From the presentation – especially the Fast Facts – we get a list of functions and how much of the budget they use. (Click to enlarge graphic)
Here is more detail on the top five:
Community & Social Services
Program delivery in employment, financial and homelessness supports, services for children, youth and seniors, social and affordable housing and food security.
344 County owned social housing units, 447 Non-profit housing units subsidy administration, 136 Households rent supplement/allowance, 83 New affordable housing units, 1,300 approx.

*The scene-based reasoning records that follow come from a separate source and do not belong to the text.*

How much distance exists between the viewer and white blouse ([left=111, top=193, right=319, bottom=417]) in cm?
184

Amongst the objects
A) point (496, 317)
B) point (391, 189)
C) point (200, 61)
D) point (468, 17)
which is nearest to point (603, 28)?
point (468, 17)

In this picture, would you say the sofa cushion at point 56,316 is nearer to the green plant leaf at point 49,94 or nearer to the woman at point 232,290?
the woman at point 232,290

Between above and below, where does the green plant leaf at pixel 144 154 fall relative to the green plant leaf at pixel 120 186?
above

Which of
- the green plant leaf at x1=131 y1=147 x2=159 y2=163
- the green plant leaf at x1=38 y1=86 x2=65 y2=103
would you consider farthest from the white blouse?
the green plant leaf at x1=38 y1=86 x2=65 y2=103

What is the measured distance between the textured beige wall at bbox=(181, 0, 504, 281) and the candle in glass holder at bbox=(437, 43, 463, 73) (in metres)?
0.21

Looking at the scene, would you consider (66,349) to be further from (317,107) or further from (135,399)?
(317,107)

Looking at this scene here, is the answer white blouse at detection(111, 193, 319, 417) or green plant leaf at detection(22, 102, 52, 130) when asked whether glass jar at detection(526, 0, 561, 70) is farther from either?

Ontario Works recipients (adults & children), 1.4M pounds of food distributed by Food 4 All Warehouse, 652 Children supported Child Care fee subsidy program, 7 Ontario Early Years Child and Family Centres.
Transportation
Road and bridge rehabilitation, winter control, maintenance of roads, tree/brush removal, fleet management, roadside safety, storm water management.

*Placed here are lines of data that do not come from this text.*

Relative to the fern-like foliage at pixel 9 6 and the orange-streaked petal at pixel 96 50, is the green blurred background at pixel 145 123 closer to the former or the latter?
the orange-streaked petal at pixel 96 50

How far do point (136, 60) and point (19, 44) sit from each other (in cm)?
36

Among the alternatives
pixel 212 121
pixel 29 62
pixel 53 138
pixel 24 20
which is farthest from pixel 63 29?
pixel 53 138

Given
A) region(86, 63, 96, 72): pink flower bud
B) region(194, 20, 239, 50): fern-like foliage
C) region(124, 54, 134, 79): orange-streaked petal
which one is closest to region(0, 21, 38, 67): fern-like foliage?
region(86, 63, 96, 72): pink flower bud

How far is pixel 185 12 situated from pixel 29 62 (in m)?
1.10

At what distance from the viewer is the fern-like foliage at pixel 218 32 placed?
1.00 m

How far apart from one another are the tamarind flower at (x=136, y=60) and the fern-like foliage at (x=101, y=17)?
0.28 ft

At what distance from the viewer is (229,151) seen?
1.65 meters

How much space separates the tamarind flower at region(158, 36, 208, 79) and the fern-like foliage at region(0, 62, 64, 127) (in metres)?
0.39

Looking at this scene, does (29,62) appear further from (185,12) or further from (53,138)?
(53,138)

70 Vehicles, 45 Pieces of large equipment, 503 Kilometers of roadways, 12 – 15 Kilometers paved annually vs service level target of 20+, 175 Kilometers bike lanes / paved shoulders, 5,000 Traffic signs, 36 Traffic signals, 63 Street lights, 45 Bridges, 68 Culverts over 3 meters, 4 Roads Depots.
Golden Plough Lodge
Resident care in accommodation, hospitality and health services for legislatively operating a municipal long-term care home.

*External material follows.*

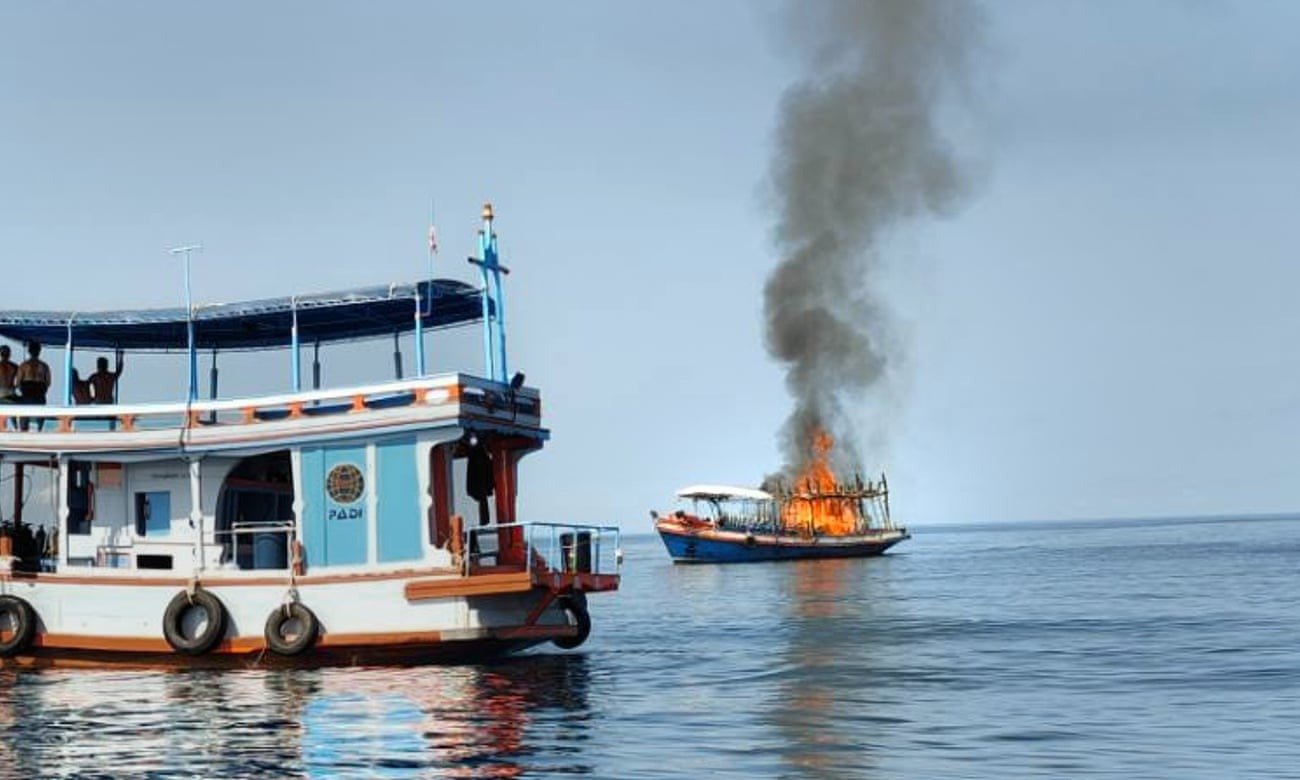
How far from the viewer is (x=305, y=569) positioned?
25.0 metres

151 Residents, 70,000 Lbs. of laundry, 4,000 approx. annual maintenance requests, 165,000+ Meals -Dietary Services, Housekeeping Services, Recreation Programs, Activation Programs, Social Programs, Spiritual Programs, Administration, 200+ Full and part-time staff, 24/7 Staffing operation, Clinical Nursing Care, Personal Care; assistance with activities of daily living, Health Professionals’ Services; therapeutic, social work and pharmaceutical, Physician Services, Case Management; assessment care planning, scheduling, conferencing and documentation.
Recycling & Waste
Landfill and waste transfer station operations, curbside collection of garbage, recycling and leaf/yard waste, household hazardous and e-waste disposal, recycling processing.
1 operational landfill site, 6 closed landfill sites perpetual care and environmental oversight, 2 waste transfer stations, 1 material recycling plant, 30 pieces of mobile equipment, 39,000+ curbside waste collection stops per week, 46,286 tonnes of waste managed, 27,383 tonnes of waste landfilled, 15,955 tonnes processed at Material recycling facility, 18,903 tonnes of waste diverted.
Paramedics
Provides for land ambulance deployment, emergency medical care, patient transportation, ambulance and equipment maintenance, medical supplies inventory management, patient documentation.
12,200 Approx. annual emergency calls with patient transport, 25,200 Approx. annual total ambulance call volume, 60+ Approx. 80% of calls for population aged 60+, Aging demographic will impact call volumes, 104 Full and part-time paramedics, 24/7 Staffing operation, 401 coverage area includes a significant stretch of Highway 401, 2,000 km2 of land mass area served, 13 Ambulances, 4 Emergency Response vehicles, 6 bases.
Jennifer and Glenn will be repeating this presentation at all the other Councils in the County.
As mentioned in an earlier post, the County’s tax levy for 2019 will be a two per cent base increase plus a dedicated infrastructure Levy of 0.3 per cent for a total of 2.3%. I would describe the 0.3% as a catch up for Capital projects.
Links
- County Eliminates Bulky Waste Voucher – includes report on County’s budget for 2019 – 31 Jan 2019
Download from Town of Cobourg portal
- County of Northumberland Budget Presentation – Fast facts at the end.
- 2019 Budget Info-graphic
Print Article:
Ontario rural municipalities got one-time, big bucks in provincial grants.
According to an announcement last week, Peterborough-Kawartha municipalities will receive $3,783,351 to improve service delivery.
Anybody know what our riding is getting?
Forgot to mention that it would be great for Cobourg to post similar facts and figures to better understand where our taxes are going to.
Great summary with great facts to better understand the costs and facilities. Interesting observation that 80% of ambulance calls made by folks over 60.